Yemen Is "On Its Knees", An Aid Worker Has Said

    "What is the future for these children?"


    After 1,000 days of war, Yemen is "on its knees," a British aid worker has told BuzzFeed News.

    Esme Conway, 27, spent 10 months going in and out of the war-torn nation and witnessed the devastating consequences the ongoing fighting has had for civilians.

    Since 2015 Yemen has been locked in a civil war that has degenerated into a proxy conflict between Iranian-supported militias and Saudi-backed international forces. An estimated 8,600 people have been killed, 49,000 injured, and 3 million people forced to flee their homes.

    Most recently, Saudi Arabia imposed a two-month blockade, preventing vital food and aid from reaching thousands of Yemeni civilians. The impact on a country that even prewar imported 90% of its food has been catastrophic.

    Out of a population of 28 million, more than half (17 million) are food-insecure. More than a million people are estimated to have contracted cholera, the largest outbreak ever, and thousands have died.

    Conway, who worked with the World Food Programme and was based in the capital Sanaa during the blockade, said the situation for ordinary people is now "desperate".

    "I have seen children that are so severely malnourished, so sick, so food-insecure," she said. "That just breaks your heart."

    "Yemeni families’ diet consists nowadays of just bread because that’s all they can afford," she said. "I met a couple of families in really deprived areas of Yemen where the father would say to me, 'If my children fall asleep after school, I sometimes won’t wake them up because I know I haven’t got enough food to feed them.'"

    When Conway visited hospitals, staffed by doctors who are themselves hungry as wages have ceased in the instability, she was shocked at the condition of the children there.

    "They don’t have hair because they are malnourished," she said. "I look at the size of their heads which is completely out of proportion to their body because they are stunted, because they are not developing in the same way. When I compare the situation it breaks my heart."

    Conway visited a number of food distribution points – where international aid organisations are able to distribute food packages, such as 50kg of flour, to those queuing.

    One woman, who was caring for 18 extended family members after her father, brother, and brothers-in-law had all been killed, told Conway the package had to feed all of them for a month. "To put 50kg of flour into perspective," Conway said, "you would use that to make bread, and that is one family of 18 people just surviving on bread for a month. That would usually only last for six people, but she has to make that last for three times that."
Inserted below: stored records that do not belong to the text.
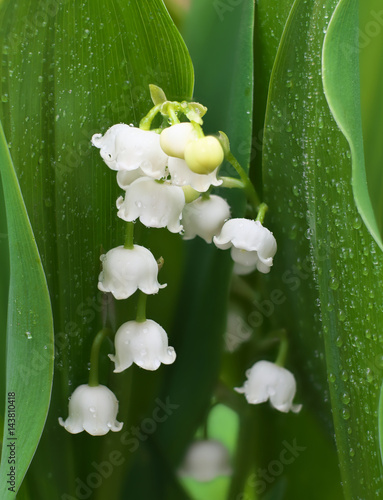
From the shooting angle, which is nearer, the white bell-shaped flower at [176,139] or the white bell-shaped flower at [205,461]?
the white bell-shaped flower at [176,139]

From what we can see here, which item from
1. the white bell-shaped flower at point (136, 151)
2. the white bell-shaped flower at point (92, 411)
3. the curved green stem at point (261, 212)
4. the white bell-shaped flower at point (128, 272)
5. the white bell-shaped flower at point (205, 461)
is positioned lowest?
the white bell-shaped flower at point (205, 461)

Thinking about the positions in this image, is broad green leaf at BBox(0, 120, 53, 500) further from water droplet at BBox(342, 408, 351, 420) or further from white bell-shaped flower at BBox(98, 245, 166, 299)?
water droplet at BBox(342, 408, 351, 420)

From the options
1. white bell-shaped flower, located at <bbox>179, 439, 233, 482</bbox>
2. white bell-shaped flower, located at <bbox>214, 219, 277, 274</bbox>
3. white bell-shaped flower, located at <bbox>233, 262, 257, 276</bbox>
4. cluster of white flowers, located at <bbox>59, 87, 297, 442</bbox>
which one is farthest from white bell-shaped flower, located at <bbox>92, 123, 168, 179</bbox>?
white bell-shaped flower, located at <bbox>179, 439, 233, 482</bbox>

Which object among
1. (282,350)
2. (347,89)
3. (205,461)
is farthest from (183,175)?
(205,461)

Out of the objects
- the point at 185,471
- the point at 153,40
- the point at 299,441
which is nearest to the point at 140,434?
the point at 185,471

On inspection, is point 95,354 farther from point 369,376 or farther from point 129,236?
point 369,376

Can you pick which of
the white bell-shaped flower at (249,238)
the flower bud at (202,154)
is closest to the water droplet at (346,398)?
the white bell-shaped flower at (249,238)

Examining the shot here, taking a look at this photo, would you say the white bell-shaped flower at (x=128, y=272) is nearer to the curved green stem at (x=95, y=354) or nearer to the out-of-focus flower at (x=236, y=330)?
the curved green stem at (x=95, y=354)
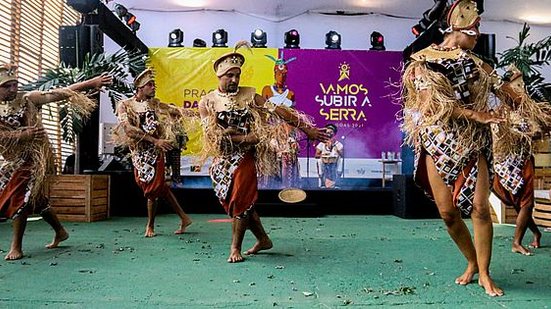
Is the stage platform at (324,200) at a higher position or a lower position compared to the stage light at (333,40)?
lower

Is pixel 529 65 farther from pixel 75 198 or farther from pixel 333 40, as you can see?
pixel 75 198

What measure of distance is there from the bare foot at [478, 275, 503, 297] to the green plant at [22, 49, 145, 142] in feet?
16.4

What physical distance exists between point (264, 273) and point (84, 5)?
5379 millimetres

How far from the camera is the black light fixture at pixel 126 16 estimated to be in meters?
9.48

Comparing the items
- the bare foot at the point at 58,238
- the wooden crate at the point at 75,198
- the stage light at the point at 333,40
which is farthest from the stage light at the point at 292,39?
the bare foot at the point at 58,238

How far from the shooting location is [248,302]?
8.46 feet

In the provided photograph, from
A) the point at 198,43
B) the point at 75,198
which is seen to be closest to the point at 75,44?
the point at 75,198


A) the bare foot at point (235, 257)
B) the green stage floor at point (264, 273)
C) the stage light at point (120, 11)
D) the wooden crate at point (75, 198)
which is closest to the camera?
the green stage floor at point (264, 273)

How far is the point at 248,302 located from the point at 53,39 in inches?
297

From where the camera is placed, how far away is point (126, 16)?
967 centimetres

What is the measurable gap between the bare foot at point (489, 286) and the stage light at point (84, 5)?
6.25 meters

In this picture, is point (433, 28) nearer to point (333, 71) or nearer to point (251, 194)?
point (333, 71)

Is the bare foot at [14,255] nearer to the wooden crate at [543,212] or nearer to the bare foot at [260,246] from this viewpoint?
the bare foot at [260,246]

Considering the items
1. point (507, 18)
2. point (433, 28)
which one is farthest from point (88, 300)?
point (507, 18)
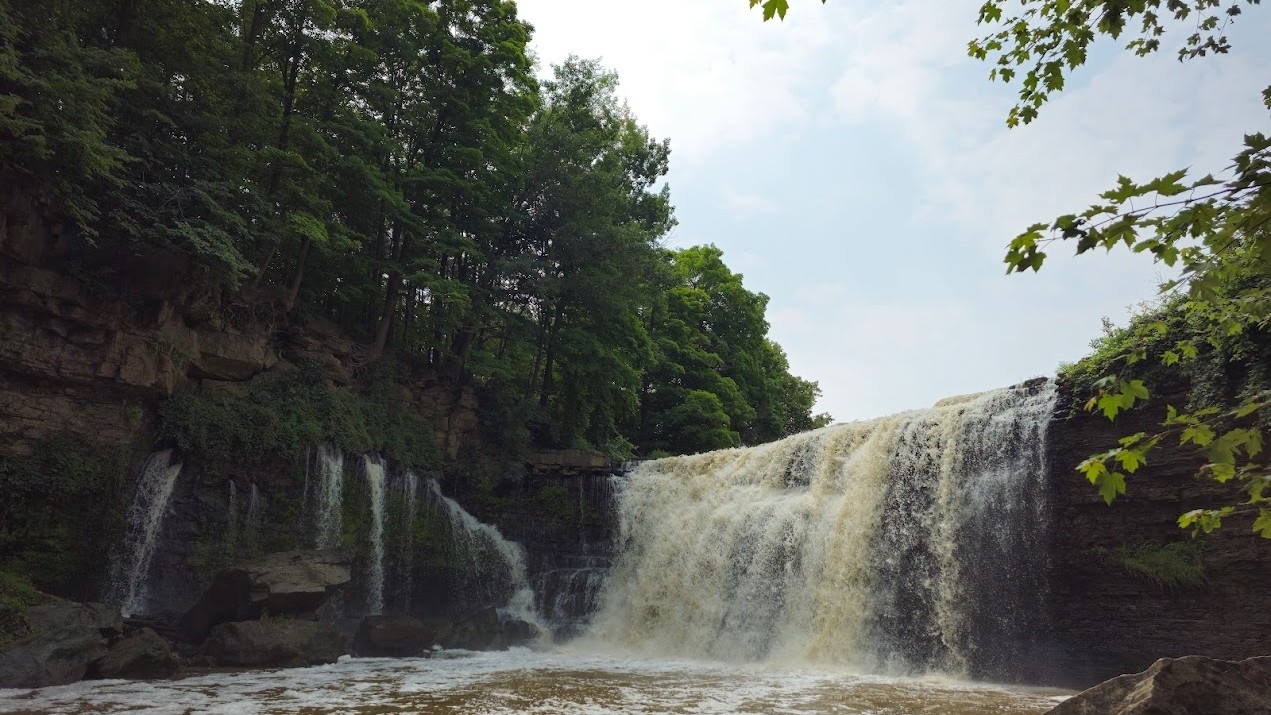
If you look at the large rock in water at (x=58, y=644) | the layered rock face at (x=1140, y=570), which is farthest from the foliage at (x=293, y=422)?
the layered rock face at (x=1140, y=570)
    Conway said the woman asked her: "Why does no one care about us? We are humans, not dogs. We feel like the international community cares more about animals than they care about us."
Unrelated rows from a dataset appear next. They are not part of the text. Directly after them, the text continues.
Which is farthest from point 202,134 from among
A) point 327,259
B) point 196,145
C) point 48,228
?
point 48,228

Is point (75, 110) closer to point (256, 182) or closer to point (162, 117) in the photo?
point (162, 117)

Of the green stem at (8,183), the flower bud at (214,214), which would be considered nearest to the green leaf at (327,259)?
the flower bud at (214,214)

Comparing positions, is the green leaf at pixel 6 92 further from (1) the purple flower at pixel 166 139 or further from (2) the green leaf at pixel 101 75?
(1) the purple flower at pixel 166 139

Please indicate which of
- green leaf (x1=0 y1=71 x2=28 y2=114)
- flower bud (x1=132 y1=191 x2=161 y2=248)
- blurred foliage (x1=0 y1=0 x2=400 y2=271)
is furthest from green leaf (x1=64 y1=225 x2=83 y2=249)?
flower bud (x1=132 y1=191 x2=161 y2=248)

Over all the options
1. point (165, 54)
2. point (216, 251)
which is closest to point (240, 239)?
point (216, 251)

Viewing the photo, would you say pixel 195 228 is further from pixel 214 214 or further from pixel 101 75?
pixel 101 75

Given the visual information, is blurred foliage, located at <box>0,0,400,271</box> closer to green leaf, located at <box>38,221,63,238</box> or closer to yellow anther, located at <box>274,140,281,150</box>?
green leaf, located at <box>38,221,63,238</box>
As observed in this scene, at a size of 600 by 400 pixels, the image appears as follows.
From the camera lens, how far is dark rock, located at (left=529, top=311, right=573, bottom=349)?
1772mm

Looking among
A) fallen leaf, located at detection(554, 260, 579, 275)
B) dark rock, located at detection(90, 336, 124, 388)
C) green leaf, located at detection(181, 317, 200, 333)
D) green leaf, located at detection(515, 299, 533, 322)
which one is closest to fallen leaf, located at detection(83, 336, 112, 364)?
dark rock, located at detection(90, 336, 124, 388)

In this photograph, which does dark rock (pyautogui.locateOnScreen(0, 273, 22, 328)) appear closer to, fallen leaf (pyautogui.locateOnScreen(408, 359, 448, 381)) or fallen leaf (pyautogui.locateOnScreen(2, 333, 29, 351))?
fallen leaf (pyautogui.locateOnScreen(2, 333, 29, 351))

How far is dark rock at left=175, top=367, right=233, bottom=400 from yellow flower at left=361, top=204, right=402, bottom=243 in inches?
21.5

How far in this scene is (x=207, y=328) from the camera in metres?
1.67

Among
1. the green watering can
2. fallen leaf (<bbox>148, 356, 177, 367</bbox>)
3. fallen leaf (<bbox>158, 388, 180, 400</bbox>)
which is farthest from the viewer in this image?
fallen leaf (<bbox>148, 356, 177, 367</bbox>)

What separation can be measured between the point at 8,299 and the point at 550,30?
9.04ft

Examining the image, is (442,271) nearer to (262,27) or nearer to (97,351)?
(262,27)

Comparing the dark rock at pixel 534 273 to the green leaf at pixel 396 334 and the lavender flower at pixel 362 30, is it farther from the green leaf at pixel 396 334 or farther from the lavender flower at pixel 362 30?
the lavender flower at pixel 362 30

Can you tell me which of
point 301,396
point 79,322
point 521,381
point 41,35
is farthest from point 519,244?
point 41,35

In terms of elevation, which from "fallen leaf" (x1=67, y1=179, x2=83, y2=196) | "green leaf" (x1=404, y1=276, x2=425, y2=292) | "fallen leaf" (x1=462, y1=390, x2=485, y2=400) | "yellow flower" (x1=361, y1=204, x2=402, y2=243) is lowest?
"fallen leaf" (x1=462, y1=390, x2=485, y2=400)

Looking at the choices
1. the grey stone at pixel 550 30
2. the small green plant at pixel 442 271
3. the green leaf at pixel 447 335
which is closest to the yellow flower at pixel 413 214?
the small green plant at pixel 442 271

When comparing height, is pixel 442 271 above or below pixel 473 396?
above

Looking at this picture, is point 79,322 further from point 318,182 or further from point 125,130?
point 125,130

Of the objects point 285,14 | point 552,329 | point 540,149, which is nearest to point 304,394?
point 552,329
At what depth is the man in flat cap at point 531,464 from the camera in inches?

    The woman also had cancer and has been unable to receive treatment. Last month, the first air shipment in three weeks was able to drop medical supplies in Sanaa, delivering vital vaccines, but more serious conditions – like cancer – often go untreated.
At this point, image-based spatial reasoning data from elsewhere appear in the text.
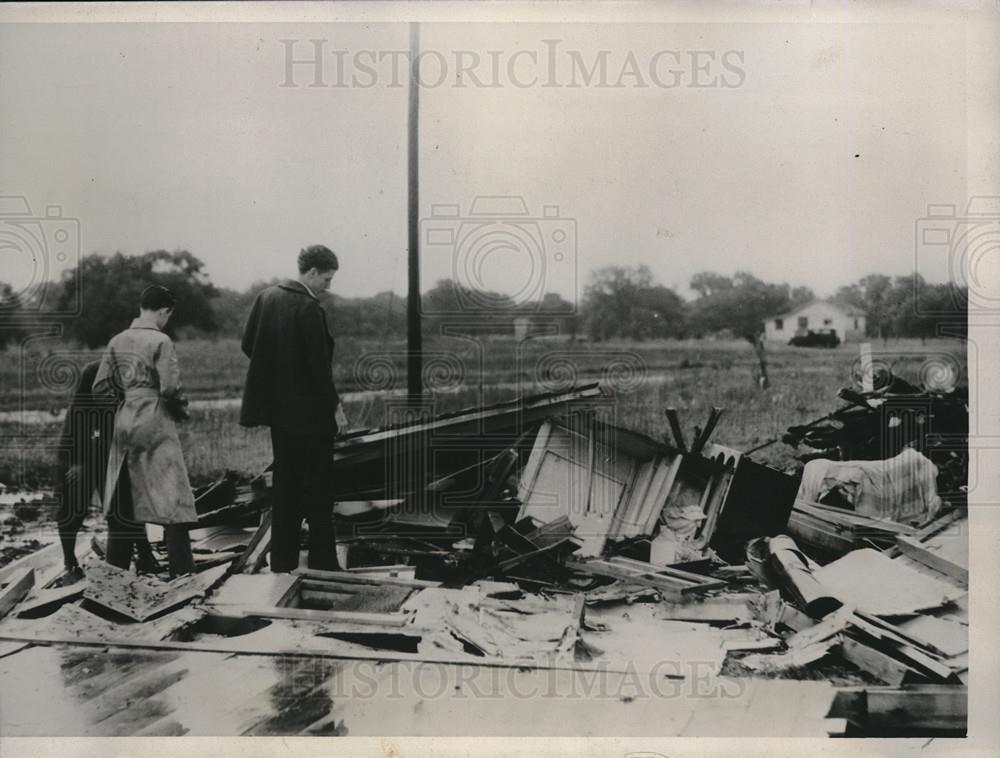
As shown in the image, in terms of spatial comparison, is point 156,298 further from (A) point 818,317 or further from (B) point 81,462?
(A) point 818,317

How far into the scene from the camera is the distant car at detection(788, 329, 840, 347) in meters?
2.91

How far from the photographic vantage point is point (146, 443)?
2.93 metres

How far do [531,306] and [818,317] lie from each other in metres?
1.10

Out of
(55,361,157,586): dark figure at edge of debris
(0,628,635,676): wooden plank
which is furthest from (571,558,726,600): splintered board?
(55,361,157,586): dark figure at edge of debris

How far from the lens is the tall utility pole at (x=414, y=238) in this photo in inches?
115

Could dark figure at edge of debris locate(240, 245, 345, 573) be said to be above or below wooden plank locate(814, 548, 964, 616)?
above

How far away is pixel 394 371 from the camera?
295 cm

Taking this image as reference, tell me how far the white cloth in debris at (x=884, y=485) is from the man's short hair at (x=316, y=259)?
2.01 metres

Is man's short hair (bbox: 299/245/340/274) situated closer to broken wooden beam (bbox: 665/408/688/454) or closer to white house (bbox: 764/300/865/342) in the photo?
broken wooden beam (bbox: 665/408/688/454)

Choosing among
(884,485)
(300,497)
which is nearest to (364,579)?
(300,497)

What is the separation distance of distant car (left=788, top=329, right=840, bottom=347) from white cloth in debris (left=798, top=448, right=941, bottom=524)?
46cm

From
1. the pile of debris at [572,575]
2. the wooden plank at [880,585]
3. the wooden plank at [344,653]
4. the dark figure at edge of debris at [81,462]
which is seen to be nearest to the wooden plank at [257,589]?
the pile of debris at [572,575]

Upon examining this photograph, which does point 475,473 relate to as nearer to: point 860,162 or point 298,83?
point 298,83

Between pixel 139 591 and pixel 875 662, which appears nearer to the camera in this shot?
pixel 875 662
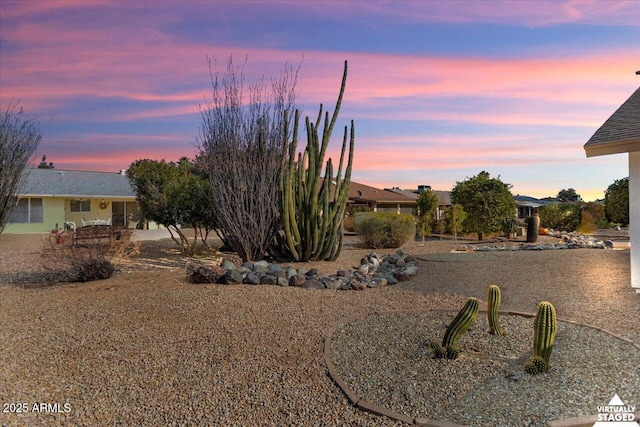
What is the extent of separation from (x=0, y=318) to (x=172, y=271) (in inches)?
145

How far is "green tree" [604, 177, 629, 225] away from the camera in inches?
859

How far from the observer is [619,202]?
2219 centimetres

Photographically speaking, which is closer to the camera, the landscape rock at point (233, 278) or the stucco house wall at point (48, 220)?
the landscape rock at point (233, 278)

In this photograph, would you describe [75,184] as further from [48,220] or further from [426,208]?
[426,208]

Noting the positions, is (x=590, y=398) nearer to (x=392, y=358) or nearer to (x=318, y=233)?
(x=392, y=358)

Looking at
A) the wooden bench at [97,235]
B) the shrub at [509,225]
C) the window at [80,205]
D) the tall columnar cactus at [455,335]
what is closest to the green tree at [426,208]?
the shrub at [509,225]

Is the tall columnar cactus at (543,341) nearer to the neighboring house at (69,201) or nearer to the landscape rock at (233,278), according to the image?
the landscape rock at (233,278)

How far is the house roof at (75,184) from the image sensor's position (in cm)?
2623

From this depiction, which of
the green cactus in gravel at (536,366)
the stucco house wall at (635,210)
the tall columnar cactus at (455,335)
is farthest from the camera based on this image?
the stucco house wall at (635,210)

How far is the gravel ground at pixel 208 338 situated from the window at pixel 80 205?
20.5 meters

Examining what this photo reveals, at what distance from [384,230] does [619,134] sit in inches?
344

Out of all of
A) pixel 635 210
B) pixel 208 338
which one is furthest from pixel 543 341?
pixel 635 210

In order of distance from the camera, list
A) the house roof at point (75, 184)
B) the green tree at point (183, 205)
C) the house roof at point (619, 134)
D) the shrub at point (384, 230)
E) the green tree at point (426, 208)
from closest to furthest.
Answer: the house roof at point (619, 134) < the green tree at point (183, 205) < the shrub at point (384, 230) < the green tree at point (426, 208) < the house roof at point (75, 184)

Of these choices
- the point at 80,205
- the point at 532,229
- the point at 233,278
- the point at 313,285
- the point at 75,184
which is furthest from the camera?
the point at 80,205
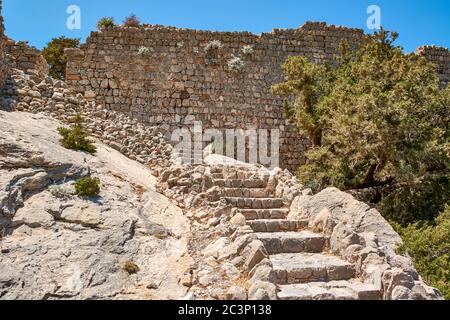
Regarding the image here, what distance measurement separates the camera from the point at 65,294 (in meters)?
5.62

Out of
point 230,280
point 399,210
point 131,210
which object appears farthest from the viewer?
point 399,210

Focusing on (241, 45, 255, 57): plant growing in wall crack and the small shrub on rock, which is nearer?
the small shrub on rock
    "When you have someone look you in the eye and just cry, and just say ‘I’ve got cancer, I can’t get treatment, and I am probably going to die,’ that’s when it really brings it home," Conway said. "These people have no options."

    The British aid worker said she was struck by the children when she visited depots. "They just make the best of the situation and they do still play and carry on as normal. But you can see on their mothers' faces that this is not normal, and they are frightened."

    Last month BuzzFeed News spoke to Yemenis trapped inside the country during the blockade who said their homes had become prisons. Kawkab Ahmed, over WhatsApp, said people there "feel they are facing death after this blockade — and not slow, it will be very fast this time. Yemenis are not like Syrians. [Syrians] can escape through borders."

    Meanwhile, a cholera epidemic raging since the summer has killed an estimated 2,000 people – a quarter of them children. Severe food shortages mean malnourished children are more susceptible to disease, and their immune systems are often unable to fight off any infection, never mind cholera.

    "What is the future for these children?" Conway said. "I just don’t know."